This article is part of a multiple-part series. Click here to start at the beginning

We've outlined some extreme examples of how corporate budgeting and subsequent performance metrics can ultimately lead to lost business opportunities. Those business opportunities translate to higher operating costs and lost profit.

The problem is that the nature of the budgeting process that has been adopted into most business, those opportunities for savings and business improvements are never even brought to light. Department managers and stakeholders are primarily concerned with their job responsibilities that they are measured against, not against corporate profitability or efficiency. The IT team wants systems to experience 100% up-time on the network and equipment. Marketing wants to maximize the exposure of its message. Facilities want to keep equipment running as to not disrupt production or manufacturing. Engineering wants the latest and greatest products and innovation. None of these departments want to be burdened down with budgets and planning.

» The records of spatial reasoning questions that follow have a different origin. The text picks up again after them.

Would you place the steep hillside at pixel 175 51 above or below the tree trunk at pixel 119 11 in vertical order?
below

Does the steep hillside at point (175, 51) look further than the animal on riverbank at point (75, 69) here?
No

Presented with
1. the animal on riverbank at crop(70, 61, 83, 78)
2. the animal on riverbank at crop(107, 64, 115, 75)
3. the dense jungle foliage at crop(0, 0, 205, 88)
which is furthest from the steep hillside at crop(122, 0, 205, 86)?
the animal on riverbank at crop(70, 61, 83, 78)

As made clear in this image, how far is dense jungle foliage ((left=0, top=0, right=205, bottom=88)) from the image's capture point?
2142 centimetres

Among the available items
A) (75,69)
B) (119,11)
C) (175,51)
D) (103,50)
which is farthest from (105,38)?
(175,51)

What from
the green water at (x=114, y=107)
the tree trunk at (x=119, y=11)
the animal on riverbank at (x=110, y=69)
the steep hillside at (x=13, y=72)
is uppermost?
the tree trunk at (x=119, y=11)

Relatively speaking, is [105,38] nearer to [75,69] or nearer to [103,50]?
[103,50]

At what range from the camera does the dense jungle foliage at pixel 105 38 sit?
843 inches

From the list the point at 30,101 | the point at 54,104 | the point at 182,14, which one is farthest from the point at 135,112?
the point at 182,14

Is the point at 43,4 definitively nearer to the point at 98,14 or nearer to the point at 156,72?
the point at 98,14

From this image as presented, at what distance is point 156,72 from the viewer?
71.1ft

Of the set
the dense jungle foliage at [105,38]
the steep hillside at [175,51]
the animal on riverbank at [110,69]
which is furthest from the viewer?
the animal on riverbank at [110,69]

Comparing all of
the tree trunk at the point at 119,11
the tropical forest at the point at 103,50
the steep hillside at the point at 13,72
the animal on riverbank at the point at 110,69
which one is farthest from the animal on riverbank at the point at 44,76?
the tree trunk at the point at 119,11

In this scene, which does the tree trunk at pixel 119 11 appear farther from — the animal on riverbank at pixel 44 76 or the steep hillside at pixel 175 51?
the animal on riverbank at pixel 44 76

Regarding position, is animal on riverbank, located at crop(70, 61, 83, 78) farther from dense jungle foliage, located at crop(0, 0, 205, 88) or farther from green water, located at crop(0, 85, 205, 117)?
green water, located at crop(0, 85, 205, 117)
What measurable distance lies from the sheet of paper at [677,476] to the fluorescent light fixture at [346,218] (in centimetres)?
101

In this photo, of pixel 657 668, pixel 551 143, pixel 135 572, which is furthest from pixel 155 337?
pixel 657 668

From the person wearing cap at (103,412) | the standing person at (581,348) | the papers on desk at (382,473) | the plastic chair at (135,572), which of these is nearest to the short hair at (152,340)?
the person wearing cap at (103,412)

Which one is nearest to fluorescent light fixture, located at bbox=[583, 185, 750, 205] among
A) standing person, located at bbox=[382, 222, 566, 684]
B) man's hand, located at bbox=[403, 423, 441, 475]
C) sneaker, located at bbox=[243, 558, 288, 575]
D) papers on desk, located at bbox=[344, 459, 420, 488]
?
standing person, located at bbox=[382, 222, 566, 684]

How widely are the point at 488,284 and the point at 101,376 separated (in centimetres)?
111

Companies need to do a better job of aligning corporate goals to individual and staff metrics, and they have to learn to stop using budgets as an excuse for not becoming world-class performers. Finance departments and executives need to learn that there are better metrics for measuring the performance of a business group than how much money they operate with. Tighter controls and mechanisms need to be put in place to truly understand lost savings opportunities or to justify increases in spending. A Budget is not something that should be discussed once a year, and the rest of the year spent working to stay within it. Budgets shouldn't be an excuse to defer a conversation about business process changes or the need for additional help, when each day that you don’t take action you could be losing savings opportunities.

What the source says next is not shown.